Oz Karahan – Afrika Gazetesi (26.01.2020) – Türkçe konuşan Kıbrıslıların kendine has bir özelliği var.
O da kendilerine sahte kahramanlar ve destanlar yaratmayı ve onlara gereğinden fazla anlamlar yükleyip hayal kırıklığına uğramayı bir alışkanlık haline getirmeleri.

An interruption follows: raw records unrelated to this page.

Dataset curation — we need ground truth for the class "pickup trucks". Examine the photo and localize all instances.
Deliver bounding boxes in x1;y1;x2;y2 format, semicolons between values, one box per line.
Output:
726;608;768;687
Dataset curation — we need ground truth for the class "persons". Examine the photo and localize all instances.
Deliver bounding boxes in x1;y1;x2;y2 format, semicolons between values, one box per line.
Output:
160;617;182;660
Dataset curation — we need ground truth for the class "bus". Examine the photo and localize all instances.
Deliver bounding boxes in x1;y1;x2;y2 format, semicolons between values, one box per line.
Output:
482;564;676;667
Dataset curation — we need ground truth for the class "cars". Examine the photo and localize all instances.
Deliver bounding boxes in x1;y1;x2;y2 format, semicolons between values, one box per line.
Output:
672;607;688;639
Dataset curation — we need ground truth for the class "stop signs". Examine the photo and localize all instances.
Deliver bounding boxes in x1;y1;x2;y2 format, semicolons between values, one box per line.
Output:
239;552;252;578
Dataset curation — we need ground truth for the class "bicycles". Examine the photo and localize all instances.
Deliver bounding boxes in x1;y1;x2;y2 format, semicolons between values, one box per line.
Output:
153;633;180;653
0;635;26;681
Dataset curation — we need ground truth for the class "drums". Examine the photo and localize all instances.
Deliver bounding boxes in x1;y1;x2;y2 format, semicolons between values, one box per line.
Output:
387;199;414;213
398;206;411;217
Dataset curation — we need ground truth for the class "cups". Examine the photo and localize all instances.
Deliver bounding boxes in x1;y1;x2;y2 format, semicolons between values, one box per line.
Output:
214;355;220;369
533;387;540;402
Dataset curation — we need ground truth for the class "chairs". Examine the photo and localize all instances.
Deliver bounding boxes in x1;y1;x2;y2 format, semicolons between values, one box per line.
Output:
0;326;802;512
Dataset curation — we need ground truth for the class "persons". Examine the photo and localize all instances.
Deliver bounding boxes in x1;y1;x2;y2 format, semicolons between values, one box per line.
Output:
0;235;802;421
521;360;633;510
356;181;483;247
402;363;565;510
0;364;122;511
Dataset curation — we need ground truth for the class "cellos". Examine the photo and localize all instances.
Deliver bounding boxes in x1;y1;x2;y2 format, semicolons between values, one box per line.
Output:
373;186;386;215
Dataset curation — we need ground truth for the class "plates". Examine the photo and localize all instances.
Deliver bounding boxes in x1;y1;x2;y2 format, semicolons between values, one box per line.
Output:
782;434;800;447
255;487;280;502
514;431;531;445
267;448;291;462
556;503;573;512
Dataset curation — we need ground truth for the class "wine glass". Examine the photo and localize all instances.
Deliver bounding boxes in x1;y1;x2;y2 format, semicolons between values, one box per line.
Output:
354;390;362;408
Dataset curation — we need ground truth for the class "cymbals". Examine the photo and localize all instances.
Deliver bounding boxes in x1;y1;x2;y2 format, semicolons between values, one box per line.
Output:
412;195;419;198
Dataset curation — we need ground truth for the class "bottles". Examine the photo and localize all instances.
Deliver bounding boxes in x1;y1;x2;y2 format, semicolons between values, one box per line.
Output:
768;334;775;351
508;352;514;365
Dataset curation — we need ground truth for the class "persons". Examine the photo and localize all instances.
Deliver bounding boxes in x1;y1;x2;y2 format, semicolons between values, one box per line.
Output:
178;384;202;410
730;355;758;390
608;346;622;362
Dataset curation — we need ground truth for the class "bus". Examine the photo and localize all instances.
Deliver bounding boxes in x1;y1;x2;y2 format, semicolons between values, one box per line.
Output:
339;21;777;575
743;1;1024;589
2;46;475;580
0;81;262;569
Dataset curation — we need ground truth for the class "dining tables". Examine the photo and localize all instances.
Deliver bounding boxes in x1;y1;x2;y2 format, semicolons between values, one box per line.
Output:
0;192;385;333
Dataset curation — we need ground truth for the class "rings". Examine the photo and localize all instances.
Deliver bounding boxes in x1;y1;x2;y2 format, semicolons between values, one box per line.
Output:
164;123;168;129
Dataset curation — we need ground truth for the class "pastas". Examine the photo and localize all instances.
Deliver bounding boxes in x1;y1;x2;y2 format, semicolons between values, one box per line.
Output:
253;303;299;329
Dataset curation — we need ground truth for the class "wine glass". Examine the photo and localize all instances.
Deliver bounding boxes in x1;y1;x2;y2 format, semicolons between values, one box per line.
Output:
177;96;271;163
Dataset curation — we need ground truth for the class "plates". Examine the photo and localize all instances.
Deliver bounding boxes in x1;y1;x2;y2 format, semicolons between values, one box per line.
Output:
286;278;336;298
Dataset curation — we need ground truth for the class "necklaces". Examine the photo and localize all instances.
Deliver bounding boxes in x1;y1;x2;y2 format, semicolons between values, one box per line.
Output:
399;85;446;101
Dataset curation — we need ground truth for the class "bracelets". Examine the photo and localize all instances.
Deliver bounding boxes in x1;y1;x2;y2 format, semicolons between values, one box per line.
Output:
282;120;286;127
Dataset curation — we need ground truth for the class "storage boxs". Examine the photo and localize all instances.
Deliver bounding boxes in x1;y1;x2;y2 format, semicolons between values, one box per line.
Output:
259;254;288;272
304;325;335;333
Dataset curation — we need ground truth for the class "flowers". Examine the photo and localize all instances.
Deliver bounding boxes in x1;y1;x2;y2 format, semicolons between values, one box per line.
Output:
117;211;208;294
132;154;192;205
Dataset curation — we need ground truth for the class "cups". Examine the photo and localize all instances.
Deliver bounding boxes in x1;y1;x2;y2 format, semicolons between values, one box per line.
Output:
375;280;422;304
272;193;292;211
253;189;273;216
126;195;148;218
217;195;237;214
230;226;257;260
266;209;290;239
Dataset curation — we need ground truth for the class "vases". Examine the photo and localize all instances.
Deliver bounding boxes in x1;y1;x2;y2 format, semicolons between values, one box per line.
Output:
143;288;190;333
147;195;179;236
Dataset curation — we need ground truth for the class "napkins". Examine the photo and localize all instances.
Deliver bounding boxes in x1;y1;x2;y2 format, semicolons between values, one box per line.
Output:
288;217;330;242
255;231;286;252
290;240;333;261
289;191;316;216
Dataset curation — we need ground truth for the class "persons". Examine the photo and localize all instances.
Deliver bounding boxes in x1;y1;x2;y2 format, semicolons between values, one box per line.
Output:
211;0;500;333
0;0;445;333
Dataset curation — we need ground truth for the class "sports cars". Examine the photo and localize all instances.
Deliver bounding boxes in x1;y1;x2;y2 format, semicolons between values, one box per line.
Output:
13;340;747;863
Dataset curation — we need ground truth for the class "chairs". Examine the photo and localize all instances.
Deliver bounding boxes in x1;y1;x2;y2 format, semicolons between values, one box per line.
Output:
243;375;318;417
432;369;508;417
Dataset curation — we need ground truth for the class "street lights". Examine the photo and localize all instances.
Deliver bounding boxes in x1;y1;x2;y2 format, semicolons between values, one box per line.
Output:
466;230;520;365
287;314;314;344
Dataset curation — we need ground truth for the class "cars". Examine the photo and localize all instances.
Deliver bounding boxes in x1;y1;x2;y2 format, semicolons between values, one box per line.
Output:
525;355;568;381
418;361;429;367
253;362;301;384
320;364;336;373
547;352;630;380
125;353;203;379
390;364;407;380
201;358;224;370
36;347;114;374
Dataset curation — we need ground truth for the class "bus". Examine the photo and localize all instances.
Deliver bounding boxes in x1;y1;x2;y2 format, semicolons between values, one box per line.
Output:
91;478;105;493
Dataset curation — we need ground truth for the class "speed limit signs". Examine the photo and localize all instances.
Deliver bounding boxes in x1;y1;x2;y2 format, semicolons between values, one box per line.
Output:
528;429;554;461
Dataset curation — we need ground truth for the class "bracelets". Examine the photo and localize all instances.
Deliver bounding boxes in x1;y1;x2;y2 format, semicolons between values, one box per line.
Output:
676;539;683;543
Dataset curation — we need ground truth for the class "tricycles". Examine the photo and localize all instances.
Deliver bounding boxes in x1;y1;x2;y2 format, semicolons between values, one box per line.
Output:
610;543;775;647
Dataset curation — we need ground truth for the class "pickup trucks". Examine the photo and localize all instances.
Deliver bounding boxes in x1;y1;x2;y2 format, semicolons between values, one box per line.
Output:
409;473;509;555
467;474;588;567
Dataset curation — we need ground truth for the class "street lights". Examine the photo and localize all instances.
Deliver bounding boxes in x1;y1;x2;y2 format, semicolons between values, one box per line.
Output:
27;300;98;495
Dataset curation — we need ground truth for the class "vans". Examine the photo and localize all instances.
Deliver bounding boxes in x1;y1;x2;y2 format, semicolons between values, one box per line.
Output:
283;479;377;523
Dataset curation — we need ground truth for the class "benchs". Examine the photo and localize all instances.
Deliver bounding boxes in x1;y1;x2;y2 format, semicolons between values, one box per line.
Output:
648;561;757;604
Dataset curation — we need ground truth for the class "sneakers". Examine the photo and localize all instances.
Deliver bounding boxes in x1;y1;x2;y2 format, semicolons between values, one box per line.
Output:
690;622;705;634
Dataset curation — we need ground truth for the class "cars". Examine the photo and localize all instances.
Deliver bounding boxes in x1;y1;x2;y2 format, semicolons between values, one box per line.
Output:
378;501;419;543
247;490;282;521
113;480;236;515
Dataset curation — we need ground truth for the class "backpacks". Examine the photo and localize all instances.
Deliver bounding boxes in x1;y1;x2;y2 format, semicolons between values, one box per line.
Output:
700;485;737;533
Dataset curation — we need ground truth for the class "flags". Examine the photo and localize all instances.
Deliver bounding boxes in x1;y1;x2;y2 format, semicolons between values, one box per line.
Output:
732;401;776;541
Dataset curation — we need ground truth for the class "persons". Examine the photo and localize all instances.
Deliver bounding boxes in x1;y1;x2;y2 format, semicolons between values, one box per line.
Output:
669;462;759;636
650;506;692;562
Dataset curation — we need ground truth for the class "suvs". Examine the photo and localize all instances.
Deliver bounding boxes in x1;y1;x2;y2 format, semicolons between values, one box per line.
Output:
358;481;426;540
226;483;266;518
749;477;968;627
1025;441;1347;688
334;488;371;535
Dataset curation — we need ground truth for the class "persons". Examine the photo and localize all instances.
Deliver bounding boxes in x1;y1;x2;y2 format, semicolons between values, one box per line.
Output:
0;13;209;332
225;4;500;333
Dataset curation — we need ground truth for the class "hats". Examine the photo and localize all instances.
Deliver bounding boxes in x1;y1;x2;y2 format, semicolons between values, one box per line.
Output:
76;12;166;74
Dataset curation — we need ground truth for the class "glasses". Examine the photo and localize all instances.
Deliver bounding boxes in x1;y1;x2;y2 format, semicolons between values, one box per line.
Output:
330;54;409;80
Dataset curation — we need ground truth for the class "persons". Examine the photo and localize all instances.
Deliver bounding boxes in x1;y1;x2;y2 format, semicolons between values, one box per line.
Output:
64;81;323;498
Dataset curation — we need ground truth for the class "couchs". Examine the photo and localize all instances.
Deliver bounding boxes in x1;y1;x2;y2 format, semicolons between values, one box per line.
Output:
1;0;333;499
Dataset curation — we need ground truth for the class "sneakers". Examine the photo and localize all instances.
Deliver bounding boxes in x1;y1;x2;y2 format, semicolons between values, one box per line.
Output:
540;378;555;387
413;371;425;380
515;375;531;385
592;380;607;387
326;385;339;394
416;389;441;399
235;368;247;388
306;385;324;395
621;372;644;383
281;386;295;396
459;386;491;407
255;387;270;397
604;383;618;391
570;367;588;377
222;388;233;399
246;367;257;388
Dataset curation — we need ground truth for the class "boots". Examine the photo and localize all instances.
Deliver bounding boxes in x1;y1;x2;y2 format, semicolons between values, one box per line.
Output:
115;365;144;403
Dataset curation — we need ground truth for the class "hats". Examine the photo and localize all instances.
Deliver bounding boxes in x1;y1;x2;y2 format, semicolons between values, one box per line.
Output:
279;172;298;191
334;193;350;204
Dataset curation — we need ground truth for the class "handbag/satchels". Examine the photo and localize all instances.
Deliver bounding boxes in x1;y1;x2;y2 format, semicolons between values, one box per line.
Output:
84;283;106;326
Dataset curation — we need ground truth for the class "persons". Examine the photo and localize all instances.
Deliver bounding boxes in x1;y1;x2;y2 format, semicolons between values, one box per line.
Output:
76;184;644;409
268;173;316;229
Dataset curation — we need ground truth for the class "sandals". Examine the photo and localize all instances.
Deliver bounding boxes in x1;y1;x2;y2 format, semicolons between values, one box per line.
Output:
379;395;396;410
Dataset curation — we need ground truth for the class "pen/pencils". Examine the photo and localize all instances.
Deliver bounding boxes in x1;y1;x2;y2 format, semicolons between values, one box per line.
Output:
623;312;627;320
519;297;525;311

Bu durumun sorumlusu bahsettiğimiz sahte kahramanlar ve destanlar değil, toplumun kendisidir aslında. Çünkü bu toplum, her zaman kişisel konforunu sarsmayacak hareketlerin içinde bulunarak bunlardan medet ummayı seçti bugüne kadar. Ne dediği tam belli olmayan tutarsız kişiler ve hareketlerin arkasında durmaları aslında bir savunma mekanizmasıydı. Hem nala hem mıha vuran ses yükselmeleri ya da hedefi net olmayan kitlesel hareketler sonrasında evlerine ve yataklarına rahatça dönebilmekti tek amaçları.
Bu sebeptendir ki, Türkiye’nin işgal bölgesinde gerçekleştirdiği demografik mühendislikten söz ederken 1974 yılındaki müdahalesini haklı görüp, bugünkü duruma “işgal” demekten çekinenler toplumdan destek gördü.
İşte bu sebeptendir ki Kıbrıs’ın “yeniden birleşmesinin” savunulduğu mitinglerde her zaman birilerinin eline Türk bayrağı ve sahte devletin bayrağı tutuşturulur ve bu duruma karşı çıkmayan “barış güvercinleri” aynı mitingden “devrimci” havasıyla ayrılırlar.
Bu sebeptendir ki sahte devletin memuru olan “devrimciler” bu yapıya “sahte devlet” demez. Devrimleri sadece “KKTC” yerine “kktc” yazarak yaptıkları harf devrimidir çünkü. Sonra da o sahte devletin, işgal rejiminin yasalarına uygun tüzüklerle particikler kurarak o yapıyı, sözde meclisini ve kurumlarını tanımaktır görevleri.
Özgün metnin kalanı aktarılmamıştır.